The new flight path availability will cut travel times for many overseas visitors to Israel. The inaugural flight over Saudi Arabia was flown by Hong Kong’s Cathay Pacific Airways. It originated in Hong Kong, flew over the United Arab Emirates and the Persian Gulf, then crossed over the Saudi coastline, into Jordan, and entered Israel near the Dead Sea.
El Al, Israel’s national airline, said they expect to receive the green light to fly over Saudi airspace by the end of the week. Direct flights from Israel to Mecca are also being considered for Israeli Arabs making the annual pilgrimage. Currently, Israeli Arabs have to catch a bus into Jordan and then board a plane to Mecca.
Saudi Arabia officials said their airspace was opened to all airlines “that meet the requirements of the Authority for overflying.”
After the Abraham Accords, when Israel established diplomatic relations with Bahrain and the UAE, Saudi Arabia agreed to let Israeli planes fly over, but only for trips to and from the two Gulf states. This new move now allows flights from the east—China, India, Thailand, and elsewhere—to take the shortcut over the kingdom, shaving off two to three hours of flight time on their way to Tel Aviv.
Saudi Arabia and Israel still do not have official diplomatic ties, but the relations between the two counties have secretly developed in the last couple of years. There are two main factors pushing them in this direction.
- A common goal of restraining Iran’s growing influence in the region has helped forge a partnership behind the scenes between Israel and Saudi Arabia.
- A realization that the Palestinian Authority does not genuinely want peace with Israel and is not willing to make the needed sacrifices.
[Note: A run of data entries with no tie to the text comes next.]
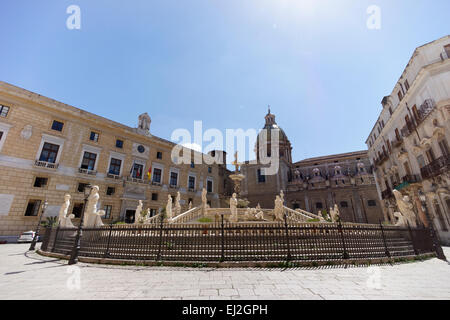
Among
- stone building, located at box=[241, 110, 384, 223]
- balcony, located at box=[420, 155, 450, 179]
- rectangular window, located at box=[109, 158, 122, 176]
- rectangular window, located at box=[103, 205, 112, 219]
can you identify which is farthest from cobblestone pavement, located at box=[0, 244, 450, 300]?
stone building, located at box=[241, 110, 384, 223]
Arab nations are deciding to no longer allow the Palestinian issue to hold back progress and cooperation between Israel and her Arab neighbors.
You might wonder, why doesn’t Saudi Arabia just move forward with full diplomatic relations? My view is that the Islamic fundamentalist state has spent so many years demonizing Israel because of the Palestinian issue that they fear that the blowback would be too great. So, they are taking things little by little.
The kingdom agreed to open up its airspace after US President Joe Biden’s visit last month. The US and Israel both hailed the easing of airspace as a good sign for future ties.
However, Saudi Arabia squelched that notion, stating that the decision to allow the overfly had “nothing to do with diplomatic ties with Israel” and is “not in any way precursor to any further steps” toward normalization.